Após dois anos na fila do SUS, Jamilzinho ainda aguarda cirurgia

| Créditos: Foto: Reprodução/Manchete Popular


O Superior Tribunal de Justiça (STJ) negou o pedido de habeas corpus que buscava autorizar o atendimento médico particular para Jamil Name Filho, atualmente custodiado na Penitenciária Federal de Mossoró, no Rio Grande do Norte. Com a decisão, o interno permanece na lista de espera do Sistema Único de Saúde (SUS), onde aguarda há cerca de dois anos por um procedimento cirúrgico.

A solicitação da defesa visava a retirada de um nódulo na região das costas, identificado preliminarmente como um cisto sebáceo ou lipoma. Os advogados argumentaram que a assistência médica dentro da unidade prisional seria insuficiente e propuseram que a família custeasse um especialista particular para realizar a intervenção.

Entretanto, o ministro Ribeiro Dantas, relator do caso no STJ, acompanhou o entendimento da primeira instância ao considerar que a estrutura de saúde do presídio é adequada para o caso. Segundo o magistrado, o detento já passou por avaliações com clínico geral e cirurgião, além de exames complementares que confirmaram a natureza não urgente da lesão.

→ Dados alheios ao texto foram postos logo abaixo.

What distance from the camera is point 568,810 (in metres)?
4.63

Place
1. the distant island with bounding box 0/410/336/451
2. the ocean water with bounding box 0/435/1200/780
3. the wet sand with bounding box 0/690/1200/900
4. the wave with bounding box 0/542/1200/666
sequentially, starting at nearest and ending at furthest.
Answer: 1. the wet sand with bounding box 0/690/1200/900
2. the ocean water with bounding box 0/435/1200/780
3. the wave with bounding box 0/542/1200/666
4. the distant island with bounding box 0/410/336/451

A decisão judicial destacou que, como o quadro clínico apresenta evolução lenta e não oferece risco imediato à vida, a manutenção do paciente na fila do sistema público respeita os princípios de isonomia e equidade. Além disso, o Tribunal ressaltou que a entrada de médicos particulares em presídios federais deve passar por critérios rigorosos de segurança pública, não havendo, no momento, comprovação de falhas no atendimento estatal que justifiquem a exceção.

Preso há mais de seis anos, Jamil Name Filho cumpre penas relacionadas a condenações como mandante de crimes de homicídio. O procedimento cirúrgico solicitado segue classificado como eletivo, aguardando agendamento conforme a disponibilidade da rede pública de saúde local.